国賓として来日したフィリピンのマルコス大統領夫妻を歓迎する天皇、皇后両陛下主催の宮中晩さん会が27日夜、皇居・宮殿「豊明殿」で開かれた。天皇陛下はあいさつで、今年は両国の国交正常化70周年に当たることに触れ、「平和で可能性にあふれる未来を共に織りなし、繁栄していくことを期待いたします」と述べられた。
宮中晩さん会には秋篠宮ご夫妻ら皇族方、高市早苗首相や両国の閣僚ら約90人が出席。秋篠宮家の長男悠仁さま(19)=筑波大2年=も初めて出席した。
陛下は「両国の間には、過去に苦難の時期もありました」と歴史を振り返った上で、国交正常化以降は友好関係を確固たるものとしてきたと述べ、「信頼関係がますます深まることを切に願っております」と語った。

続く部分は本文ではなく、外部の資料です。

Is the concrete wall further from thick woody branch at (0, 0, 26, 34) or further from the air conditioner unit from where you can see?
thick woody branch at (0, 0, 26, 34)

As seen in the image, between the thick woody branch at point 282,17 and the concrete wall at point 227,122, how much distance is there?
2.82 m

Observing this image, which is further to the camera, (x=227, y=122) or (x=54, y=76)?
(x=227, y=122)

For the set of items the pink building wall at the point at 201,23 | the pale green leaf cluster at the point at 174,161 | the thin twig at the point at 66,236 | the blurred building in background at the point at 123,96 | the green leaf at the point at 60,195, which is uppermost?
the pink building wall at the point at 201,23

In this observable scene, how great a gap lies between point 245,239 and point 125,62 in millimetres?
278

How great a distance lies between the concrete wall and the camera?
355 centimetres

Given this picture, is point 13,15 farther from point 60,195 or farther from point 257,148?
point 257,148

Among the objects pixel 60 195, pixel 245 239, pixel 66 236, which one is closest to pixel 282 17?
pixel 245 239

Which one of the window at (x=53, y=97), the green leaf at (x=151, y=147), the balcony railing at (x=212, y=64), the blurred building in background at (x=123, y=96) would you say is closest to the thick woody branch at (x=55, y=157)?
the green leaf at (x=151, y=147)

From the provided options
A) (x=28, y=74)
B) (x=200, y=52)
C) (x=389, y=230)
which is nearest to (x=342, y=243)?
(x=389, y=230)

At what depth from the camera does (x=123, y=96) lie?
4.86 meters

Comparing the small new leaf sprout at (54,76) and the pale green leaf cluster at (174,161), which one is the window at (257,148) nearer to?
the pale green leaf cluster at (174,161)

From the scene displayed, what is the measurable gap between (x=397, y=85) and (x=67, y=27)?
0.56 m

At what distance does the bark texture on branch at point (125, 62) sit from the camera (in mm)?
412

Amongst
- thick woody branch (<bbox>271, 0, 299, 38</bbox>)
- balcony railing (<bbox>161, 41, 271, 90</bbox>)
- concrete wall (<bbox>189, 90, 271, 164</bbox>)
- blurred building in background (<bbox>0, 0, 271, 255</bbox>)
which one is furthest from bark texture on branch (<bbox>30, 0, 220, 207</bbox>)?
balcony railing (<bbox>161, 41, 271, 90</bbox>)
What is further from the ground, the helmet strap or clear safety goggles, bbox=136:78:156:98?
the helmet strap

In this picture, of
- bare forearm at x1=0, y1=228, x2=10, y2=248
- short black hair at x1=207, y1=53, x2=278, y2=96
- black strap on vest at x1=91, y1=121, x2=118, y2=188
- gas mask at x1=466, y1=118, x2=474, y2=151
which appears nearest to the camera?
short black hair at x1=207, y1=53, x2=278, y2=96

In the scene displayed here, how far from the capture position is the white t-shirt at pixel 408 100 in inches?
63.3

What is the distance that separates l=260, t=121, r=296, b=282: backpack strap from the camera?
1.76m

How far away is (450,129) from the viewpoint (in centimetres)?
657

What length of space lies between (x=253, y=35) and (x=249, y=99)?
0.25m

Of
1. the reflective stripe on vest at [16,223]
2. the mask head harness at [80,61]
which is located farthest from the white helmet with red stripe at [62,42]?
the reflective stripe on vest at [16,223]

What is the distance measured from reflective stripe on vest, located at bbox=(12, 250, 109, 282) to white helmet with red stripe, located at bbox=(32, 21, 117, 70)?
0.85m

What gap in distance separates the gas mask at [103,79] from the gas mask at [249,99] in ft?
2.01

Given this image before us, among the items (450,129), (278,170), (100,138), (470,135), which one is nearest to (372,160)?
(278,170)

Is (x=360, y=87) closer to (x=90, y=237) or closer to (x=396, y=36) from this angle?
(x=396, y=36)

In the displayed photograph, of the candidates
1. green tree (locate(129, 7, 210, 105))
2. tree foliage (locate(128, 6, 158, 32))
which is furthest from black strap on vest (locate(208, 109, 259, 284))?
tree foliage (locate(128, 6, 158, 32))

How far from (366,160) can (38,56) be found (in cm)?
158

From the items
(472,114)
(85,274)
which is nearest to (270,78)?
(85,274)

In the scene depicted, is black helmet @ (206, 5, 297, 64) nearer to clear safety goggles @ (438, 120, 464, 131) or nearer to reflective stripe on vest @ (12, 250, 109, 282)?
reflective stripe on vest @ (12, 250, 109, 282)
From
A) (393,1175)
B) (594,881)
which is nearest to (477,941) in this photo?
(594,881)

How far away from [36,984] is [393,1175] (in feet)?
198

大統領は答辞で、両国の絆について「分断よりも友情を、孤立よりも連携を選んできた、フィリピン人と日本人の何世代にもわたる人々の歩みによって築かれてきた」と述べた。
同日午前には宮殿東庭で大統領夫妻の歓迎行事が行われた。その後、宮殿「竹の間」で両陛下と大統領夫妻が約20分間会見。宮内庁によると、会見後、陛下が中学3年生でオーストラリアを訪れた際にフィリピンの空港に立ち寄ったと明かし、「外国の地に足を踏み入れたのはフィリピンが最初」と話すと、大統領は「ぜひ本格的に来ていただきたい」と両陛下に同国訪問を招請した。